“Deforestation and rapid urbanisation coupled with the fragile nature of Western Ghats led to landslides and massive destruction. Warming of atmosphere increases the capacity of air to hold moisture, which leads to the formation of intense cumulonimbus clouds or vertically developed clouds, bringing some incessant downpour over the region.
“Besides, when the atmosphere is unstable, these clouds keep regenerating and this turns into a series of cloud development triggering incessant rainfall,” Vice President, Meteorology and Climate Change, Skymet Weather, Mahesh Palawat said.
In the Himalayas, deforestation and continued construction of hydropower plants, roads, hotels or homes have led to the loosening of soil, resulting in frequent landslides even with the slightest of rains.
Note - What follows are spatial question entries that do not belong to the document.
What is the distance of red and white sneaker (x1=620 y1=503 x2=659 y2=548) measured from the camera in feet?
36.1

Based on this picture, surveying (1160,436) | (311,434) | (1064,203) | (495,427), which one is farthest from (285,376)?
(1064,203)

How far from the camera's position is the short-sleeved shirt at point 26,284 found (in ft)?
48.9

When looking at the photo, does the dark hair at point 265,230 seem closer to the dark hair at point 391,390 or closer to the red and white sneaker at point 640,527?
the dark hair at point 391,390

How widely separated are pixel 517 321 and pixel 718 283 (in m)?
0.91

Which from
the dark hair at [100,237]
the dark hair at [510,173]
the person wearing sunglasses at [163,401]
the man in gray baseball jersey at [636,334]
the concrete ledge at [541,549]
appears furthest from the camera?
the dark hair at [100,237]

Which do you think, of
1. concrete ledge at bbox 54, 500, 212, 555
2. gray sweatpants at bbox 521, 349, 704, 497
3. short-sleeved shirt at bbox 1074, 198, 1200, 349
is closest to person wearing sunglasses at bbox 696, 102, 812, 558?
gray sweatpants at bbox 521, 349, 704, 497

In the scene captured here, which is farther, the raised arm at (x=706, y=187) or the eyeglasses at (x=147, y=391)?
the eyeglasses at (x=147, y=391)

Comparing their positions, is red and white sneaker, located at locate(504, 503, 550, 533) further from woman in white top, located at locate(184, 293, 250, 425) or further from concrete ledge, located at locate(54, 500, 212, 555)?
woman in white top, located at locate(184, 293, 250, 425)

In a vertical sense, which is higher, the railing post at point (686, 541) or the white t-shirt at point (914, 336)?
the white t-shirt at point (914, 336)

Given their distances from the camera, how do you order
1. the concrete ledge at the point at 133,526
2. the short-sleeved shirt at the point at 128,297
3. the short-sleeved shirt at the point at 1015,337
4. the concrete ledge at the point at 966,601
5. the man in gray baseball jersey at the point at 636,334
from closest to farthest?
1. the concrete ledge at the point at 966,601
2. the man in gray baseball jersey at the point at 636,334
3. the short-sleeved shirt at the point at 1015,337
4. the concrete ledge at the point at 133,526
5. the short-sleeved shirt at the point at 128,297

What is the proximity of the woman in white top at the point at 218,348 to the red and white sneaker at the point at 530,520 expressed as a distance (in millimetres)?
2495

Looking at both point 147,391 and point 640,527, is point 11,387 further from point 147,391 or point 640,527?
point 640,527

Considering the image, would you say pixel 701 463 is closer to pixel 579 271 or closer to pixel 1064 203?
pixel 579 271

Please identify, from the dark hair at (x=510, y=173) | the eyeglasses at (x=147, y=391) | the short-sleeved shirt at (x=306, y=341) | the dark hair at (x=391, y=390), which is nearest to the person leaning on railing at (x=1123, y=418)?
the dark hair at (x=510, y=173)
“Weather becomes more sensitive in the hilly region, as mountains respond to weather more quickly. With the development of cumulonimbus clouds in the absence of strong upper air winds, they do not tend to travel very long, or we can say they are trapped. These clouds then deplete all the water over a certain area, which is called cloud burst,” Palawat explained.
The Intergovernmental Panel on Climate Change’s (IPCC) fifth Assessment Report (AR) cycle concluded that human influence on the climate system is “clear”. Since AR5, there has also been an increased focus on regional impacts, with scientists improving their models and understanding of what global climate change impacts will look like on a regional scale.